Monday, November 17, 2014

The Greatest Parodies Of All Time

The greatest parodies of all time where created by the writers of Monty Python. To judge the weight of my argument I beg the reader’s indulgence to give three minutes of your time to view the following link: https://www.youtube.com/watch?v=hp4mENrAnq4
After which you will be well versed in the poetry of Ewan McTeagle, the Scottish Poet. The Python poetry quoted here is from the following link:http://www.heretical.com/miscella/mppoetry.html

Few scholars have argued that McTeagle’s poems are parodies of the the filthy, dirty poems of Robert Burns, McTeagle would not have stooped so low as to parody Burns’ disgusting “Ode to Haggis.” Yes, McTeagle was a Scot, but his poetry is a parody of Poetry itself! A parody not just of Poetry, but a parody of all of Civilization and of the act of creating any form of art.

As we read the poem, “Lend us a quid till the end of the week” we realize that it is the whole system of monetary exchange that is being made fun of. Usury, printing, the mores of human community are treated with distain and waggishness.

Lend us a quid till the end of the week.
If you could see your way
To lending me sixpence
I could at least buy a newspaper.
That's not much to ask anyone.

In McTeagle’s work we see a simplicity that defies all efforts to parse. We are confronted with a persona that has returned to mankind’s most basic needs. His parody of all love poetry, “To Ma Own Beloved Mary” cannot in anyway be compared to the sonnets of Shakespeare or Shelly. It casts aside all pretense. It shatters all illusions of the civilized lover. There is no rhyme, no subtext, no metaphor, no hidden music to enchant the reader. All that remains is brute, primal need.

To Ma’ Own Beloved Mary.
A poem on her 17th birthday'

Lend us a couple of bob till Thursday
I'm absolutely skint
But I'm expecting a postal order
And I can pay you back
As soon as it comes.

After reading McTeagle’s, one wonders if one can ever return to Homer, to Shakespeare or Dr. Zeus? Has McTeagle’s brutal parody of all art, all language, spoiled the very thought of Poetry forever?

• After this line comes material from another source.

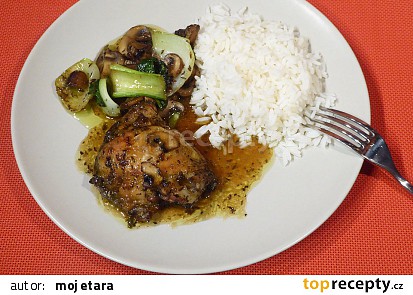 Kuřecí stehna pečená se žampiony a pak choi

Can parody enlighten or enliven the original? NO! No, indeed, I frankly caution any reader of this essay never to venture into McTeague’s longest and most complex work,’'What's twenty quid to the bloody Midland Bank?'

Henry Reed’s “Chard Whitlow” provides new insight’s into Eliot’s gloomy Four Quartets, lightens Eliot’s darkness, and provides the reader a new prospective to Eliot’s work.  Stevie Smith’s “Thoughts about the Person from Porlock” is a fine poem that stands by itself as part of a larger conversation about the act of thinking and writing. Ewan McTeagle is the dark force, the great destroyer, he and the Pythons would take us back to the pre-stone age, begging in grunts to each other to borrow a bone to whack our neighbor’s chickens with. A bone that would likely never be repaid on Thursday!